Why can't prime numbers satisfy the Pythagoras Theorem? That is, why can't a set of 3 prime numbers be a Pythagorean triplet?
Hint: If $a,b$ are odd primes, $a^2 + b^2 > 2$ and is even. Hence, the only possibilities are $$ 2^2 + 2^2 = c^2 \\ 2^2 + b^2 = c^2 $$ and they are not possible either because $c - b \ge 2 \implies c^2>2^2 + b^2$.

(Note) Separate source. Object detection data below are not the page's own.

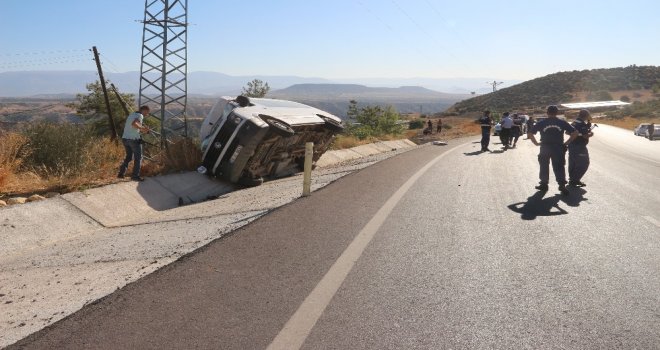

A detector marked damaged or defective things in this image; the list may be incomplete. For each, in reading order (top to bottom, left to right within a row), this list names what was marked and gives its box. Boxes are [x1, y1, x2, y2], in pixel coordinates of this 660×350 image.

overturned vehicle [200, 96, 346, 186]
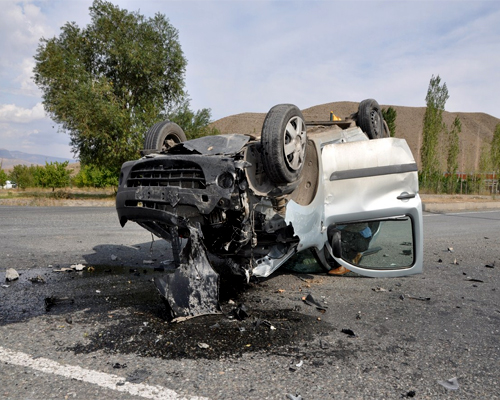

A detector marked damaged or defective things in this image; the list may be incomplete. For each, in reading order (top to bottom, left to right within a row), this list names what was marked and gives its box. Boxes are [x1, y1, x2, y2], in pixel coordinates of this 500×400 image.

overturned car [116, 100, 422, 318]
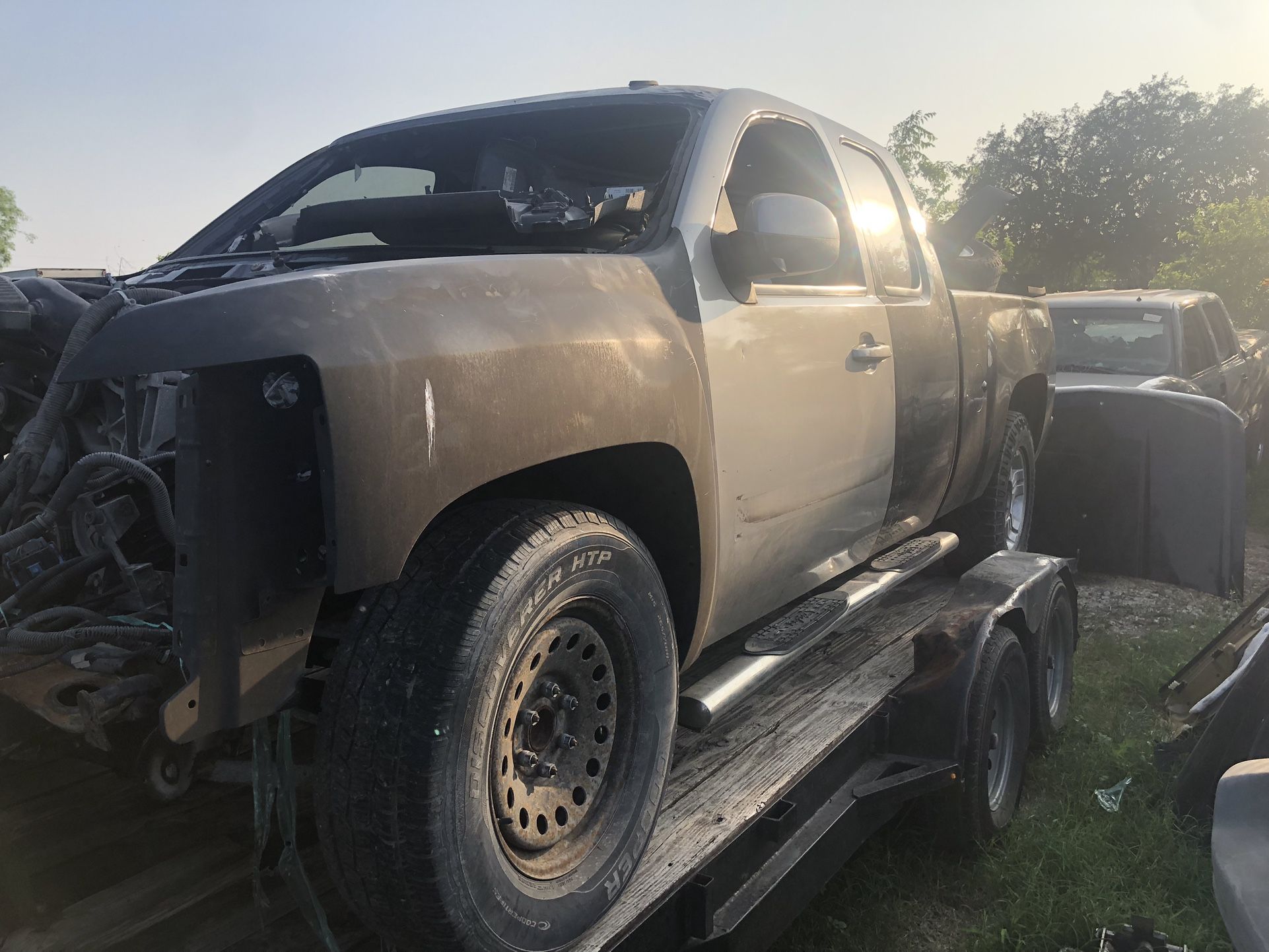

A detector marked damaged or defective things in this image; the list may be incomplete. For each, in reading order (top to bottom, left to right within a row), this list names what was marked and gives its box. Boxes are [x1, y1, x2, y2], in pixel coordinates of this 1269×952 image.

damaged chevy silverado [0, 83, 1051, 951]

From $a^2+b^2=c^2$ we get $a^2=c^2-b^2=(c+b)(c-b)$, i.e. a factorization of $a^2$ into two distinct factors $c+b>c-b$. The only such factorizations for the square of a prime is $a^2\cdot 1$, i.e. we conclude $c-b=1$, hence $b=2$, $c=3$. But then $a^2=5$, qea.
The sum of two odd numbers are even, so one of the numbers must be $2$.
If $a$ or $b$ are $2$ we have $a^2+4=c^2$ or $4=(c+a)(c-a)$ Since $c-a$ and $c+a$ have the same parity, this is impossible.
If $c=2$ we have $a^2+b^2=4$ but since $a$ and $b$ are positive, both must be $1$, but $1^2+1^2=2$.
Primes are all odd expect $2$, so if $a, b, c$ don't contain $2$, $a^2 + b^2$ is even but $c^2$ is odd, then $a^2 + b^2 = c^2$ can't be true.
Of course if $c=2$, then $a^2 + b^2 = c^2$ can't be true.
If $a = 2$, then $c>b$ then $c^2 - b^2 \geq (b+2)^2 - b^2 = 4b + 4 > a^2 $
Hint:
All Pythagorean triples can be written as:
$$ a = k\cdot(m^2 - n^2) ,\ \, b = k\cdot(2mn) ,\ \, c = k\cdot(m^2 + n^2),$$
where $m, n$, and $k$ are positive integers with $m \gt n, m − n$ odd, and with $m$ and $n$ coprime.